On Discovering Physics From Data
"The most incomprehensible thing about the world is that it is comprehensible. The fact that it is comprehensible is a miracle." - Albert Einstein
“The miracle of the appropriateness of the language of mathematics for the formulation of the laws of physics is a wonderful gift which we neither understand nor deserve.” - Edward Wigner

Our understanding of how the world works has evolved with the means by which we shape it. Once upon a time, it was language that first opened our eyes to the infinitely vast universe of abstract representations. Although it wasn’t until the Renaissance that society was radically transformed by the idea that space and time can be quantified and modeled by simple mathematical forms that predict their behavior with surprising accuracy.

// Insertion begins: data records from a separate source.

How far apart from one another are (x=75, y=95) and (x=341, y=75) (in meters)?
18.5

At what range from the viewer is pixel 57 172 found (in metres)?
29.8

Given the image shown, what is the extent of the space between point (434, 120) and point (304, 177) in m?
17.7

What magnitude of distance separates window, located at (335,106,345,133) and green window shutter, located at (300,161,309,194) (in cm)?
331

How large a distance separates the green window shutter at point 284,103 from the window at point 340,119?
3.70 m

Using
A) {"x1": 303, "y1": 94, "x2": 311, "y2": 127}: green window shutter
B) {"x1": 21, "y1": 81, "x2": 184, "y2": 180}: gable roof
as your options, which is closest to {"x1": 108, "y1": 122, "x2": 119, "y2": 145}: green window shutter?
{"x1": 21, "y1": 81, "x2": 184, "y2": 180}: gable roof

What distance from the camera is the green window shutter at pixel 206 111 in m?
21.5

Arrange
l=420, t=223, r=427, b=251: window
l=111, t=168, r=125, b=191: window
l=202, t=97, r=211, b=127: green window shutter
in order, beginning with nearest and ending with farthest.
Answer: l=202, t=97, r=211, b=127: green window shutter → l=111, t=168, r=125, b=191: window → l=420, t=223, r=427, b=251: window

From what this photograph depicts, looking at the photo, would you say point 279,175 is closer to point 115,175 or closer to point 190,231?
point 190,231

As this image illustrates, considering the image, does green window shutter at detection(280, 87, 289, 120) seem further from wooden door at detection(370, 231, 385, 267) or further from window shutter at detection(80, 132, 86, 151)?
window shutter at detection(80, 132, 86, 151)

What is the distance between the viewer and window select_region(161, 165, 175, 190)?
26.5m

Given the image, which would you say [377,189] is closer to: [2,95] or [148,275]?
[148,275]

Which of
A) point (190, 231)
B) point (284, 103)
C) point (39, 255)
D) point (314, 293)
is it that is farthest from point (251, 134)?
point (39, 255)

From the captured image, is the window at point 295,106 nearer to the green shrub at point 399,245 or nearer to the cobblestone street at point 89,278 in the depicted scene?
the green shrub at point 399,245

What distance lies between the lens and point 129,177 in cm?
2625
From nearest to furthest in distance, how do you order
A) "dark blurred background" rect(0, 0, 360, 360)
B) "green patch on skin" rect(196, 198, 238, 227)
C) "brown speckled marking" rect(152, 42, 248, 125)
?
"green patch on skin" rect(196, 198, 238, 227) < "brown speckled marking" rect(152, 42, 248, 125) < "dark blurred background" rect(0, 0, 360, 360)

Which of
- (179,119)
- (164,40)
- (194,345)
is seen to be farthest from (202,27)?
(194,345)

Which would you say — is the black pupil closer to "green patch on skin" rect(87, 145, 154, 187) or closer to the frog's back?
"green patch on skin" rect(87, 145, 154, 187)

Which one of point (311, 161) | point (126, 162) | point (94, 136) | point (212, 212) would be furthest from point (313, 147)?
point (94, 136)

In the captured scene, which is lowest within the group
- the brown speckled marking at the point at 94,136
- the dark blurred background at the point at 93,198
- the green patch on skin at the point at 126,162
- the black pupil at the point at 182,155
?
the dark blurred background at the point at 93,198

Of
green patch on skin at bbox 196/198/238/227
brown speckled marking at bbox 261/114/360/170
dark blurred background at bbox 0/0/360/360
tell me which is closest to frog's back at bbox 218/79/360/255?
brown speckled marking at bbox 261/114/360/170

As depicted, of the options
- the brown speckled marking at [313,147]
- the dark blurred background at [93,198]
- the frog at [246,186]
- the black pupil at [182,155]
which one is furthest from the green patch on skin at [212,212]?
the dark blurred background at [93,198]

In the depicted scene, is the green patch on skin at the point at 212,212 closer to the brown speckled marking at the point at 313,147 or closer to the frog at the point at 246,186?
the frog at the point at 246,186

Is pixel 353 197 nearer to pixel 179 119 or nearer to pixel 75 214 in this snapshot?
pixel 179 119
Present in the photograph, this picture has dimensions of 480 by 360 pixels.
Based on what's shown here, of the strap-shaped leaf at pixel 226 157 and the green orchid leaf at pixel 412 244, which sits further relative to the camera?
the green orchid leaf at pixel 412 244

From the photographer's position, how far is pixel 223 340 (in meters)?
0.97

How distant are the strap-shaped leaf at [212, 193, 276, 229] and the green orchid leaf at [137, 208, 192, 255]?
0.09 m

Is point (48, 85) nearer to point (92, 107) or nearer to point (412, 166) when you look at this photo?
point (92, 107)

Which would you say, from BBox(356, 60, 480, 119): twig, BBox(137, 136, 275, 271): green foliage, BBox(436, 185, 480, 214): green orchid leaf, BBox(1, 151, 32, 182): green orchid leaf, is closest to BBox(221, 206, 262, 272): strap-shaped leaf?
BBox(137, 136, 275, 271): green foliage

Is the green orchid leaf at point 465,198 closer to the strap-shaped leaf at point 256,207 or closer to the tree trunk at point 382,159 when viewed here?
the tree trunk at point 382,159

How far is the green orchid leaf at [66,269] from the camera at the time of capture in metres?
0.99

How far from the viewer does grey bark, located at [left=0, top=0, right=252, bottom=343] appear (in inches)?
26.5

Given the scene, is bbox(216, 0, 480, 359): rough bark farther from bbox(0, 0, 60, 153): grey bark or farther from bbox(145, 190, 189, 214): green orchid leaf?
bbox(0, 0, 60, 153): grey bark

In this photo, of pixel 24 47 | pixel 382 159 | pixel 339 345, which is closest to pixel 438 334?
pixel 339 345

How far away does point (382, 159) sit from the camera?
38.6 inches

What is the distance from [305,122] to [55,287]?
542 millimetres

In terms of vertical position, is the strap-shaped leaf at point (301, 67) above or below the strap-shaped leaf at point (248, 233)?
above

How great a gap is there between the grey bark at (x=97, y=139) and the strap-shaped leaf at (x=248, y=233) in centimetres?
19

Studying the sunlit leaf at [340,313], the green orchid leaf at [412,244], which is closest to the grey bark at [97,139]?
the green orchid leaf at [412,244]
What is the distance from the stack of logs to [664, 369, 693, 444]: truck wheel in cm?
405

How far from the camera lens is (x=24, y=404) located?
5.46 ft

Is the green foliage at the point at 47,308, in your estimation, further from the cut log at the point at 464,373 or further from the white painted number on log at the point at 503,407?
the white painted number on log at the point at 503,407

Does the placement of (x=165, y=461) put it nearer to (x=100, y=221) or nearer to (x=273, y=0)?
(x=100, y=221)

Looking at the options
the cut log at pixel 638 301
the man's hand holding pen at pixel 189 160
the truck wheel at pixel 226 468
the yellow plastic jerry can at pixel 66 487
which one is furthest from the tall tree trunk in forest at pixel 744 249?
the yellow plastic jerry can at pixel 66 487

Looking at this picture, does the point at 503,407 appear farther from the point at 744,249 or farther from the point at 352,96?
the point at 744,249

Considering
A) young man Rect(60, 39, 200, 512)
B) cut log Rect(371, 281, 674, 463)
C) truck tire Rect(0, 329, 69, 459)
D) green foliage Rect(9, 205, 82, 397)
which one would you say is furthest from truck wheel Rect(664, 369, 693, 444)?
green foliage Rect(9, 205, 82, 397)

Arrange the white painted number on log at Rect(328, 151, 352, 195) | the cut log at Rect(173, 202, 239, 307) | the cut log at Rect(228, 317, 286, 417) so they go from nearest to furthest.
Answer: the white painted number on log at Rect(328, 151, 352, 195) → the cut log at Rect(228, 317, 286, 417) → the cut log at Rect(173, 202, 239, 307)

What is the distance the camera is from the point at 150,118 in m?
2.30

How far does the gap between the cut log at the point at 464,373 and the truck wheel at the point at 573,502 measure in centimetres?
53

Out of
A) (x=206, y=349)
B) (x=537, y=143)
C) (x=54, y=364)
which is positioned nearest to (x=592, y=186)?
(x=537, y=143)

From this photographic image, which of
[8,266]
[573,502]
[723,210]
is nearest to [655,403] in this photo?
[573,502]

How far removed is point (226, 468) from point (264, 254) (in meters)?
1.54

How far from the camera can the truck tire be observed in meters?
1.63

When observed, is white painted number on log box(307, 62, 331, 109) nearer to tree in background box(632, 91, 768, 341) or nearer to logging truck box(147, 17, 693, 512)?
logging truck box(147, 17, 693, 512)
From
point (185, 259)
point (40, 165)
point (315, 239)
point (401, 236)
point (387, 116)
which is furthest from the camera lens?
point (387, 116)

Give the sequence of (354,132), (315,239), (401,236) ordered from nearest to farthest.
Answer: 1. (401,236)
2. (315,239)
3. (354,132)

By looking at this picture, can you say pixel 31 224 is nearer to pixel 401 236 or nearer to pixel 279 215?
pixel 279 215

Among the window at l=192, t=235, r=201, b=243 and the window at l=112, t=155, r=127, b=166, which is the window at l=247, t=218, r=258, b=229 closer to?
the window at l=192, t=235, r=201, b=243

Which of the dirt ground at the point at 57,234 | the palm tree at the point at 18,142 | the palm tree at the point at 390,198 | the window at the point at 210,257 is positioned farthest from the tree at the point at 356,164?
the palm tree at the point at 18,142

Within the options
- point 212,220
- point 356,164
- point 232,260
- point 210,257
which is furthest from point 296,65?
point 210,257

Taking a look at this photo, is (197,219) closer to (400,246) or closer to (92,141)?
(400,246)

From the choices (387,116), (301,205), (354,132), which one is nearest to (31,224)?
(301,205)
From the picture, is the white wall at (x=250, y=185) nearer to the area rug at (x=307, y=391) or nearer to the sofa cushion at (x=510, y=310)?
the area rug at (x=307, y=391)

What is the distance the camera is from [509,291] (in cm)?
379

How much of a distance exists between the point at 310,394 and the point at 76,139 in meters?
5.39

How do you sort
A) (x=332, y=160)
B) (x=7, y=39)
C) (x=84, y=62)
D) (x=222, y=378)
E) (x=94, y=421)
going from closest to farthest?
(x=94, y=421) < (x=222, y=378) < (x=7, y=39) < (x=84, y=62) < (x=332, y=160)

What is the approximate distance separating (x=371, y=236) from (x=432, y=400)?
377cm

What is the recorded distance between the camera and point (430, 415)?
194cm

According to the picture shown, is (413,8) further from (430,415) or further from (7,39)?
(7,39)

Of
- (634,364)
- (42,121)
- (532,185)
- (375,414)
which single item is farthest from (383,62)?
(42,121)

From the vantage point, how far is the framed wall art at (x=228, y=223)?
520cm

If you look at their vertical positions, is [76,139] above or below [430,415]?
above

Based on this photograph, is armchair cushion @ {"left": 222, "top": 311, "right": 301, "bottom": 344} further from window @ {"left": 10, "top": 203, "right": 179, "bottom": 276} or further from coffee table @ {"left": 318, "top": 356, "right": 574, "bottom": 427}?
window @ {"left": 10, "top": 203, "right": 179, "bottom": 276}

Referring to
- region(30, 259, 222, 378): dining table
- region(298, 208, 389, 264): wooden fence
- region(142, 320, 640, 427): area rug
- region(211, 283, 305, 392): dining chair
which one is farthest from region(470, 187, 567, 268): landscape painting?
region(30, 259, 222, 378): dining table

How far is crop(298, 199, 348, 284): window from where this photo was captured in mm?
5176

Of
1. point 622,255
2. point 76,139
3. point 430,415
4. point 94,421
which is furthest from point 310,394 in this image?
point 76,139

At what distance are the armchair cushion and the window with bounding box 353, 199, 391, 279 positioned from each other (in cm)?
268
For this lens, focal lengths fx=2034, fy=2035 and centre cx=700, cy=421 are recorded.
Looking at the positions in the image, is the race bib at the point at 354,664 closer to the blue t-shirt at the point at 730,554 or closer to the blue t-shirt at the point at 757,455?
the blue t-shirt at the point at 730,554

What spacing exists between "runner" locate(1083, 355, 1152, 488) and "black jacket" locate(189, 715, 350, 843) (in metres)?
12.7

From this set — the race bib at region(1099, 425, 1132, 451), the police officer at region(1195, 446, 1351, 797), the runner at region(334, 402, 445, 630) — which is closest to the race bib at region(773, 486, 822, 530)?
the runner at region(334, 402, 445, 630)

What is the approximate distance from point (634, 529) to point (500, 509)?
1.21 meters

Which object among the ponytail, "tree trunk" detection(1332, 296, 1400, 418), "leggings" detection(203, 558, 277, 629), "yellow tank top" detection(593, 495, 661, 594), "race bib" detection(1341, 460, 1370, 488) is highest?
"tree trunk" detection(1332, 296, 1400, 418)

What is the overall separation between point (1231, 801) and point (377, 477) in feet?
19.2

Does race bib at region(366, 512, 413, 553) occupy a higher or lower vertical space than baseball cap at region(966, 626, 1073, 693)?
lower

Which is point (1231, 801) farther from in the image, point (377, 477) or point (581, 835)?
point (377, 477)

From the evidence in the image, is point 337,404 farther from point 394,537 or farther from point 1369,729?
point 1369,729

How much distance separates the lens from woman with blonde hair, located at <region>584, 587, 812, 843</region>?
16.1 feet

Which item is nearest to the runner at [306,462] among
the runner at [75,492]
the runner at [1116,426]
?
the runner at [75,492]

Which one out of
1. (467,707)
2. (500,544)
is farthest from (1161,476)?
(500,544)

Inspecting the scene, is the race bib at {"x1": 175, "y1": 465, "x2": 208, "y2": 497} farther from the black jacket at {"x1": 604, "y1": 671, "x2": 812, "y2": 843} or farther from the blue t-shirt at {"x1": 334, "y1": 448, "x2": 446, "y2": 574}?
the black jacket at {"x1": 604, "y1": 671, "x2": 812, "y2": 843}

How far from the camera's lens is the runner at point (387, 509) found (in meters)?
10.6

Galileo Galilei, one of the earliest pioneers of this revolution, dropped objects from the leaning tower of Pisa to deduce relationships between time and displacement. Then came Isaac Newton to formalize the relationship between force, mass and acceleration. The empirical laws of the 17th and 18th century emerged from cleverly designed experiments whose controllable input measurements linearly affect their output measurements. As the measurement devices and the mathematical tools evolved, our paradigms of how the world works - and how we exist in it - evolved with them.

The last century saw many such paradigm shifts, from the relativity of time to the quantum nature of matter. Yet, the most revolutionary shift in how we do science happened thanks to the advent of computers. 

Until the mid-1950’s, scientists discovered the mathematical rules that animated the universe on paper. Modeling the universe heavily relied on developing analytical techniques to formalize and use those rules for prediction. But the limits of our methods (using pens, papers and a vivid imagination) meant that we have a strong bias towards simpler representations. 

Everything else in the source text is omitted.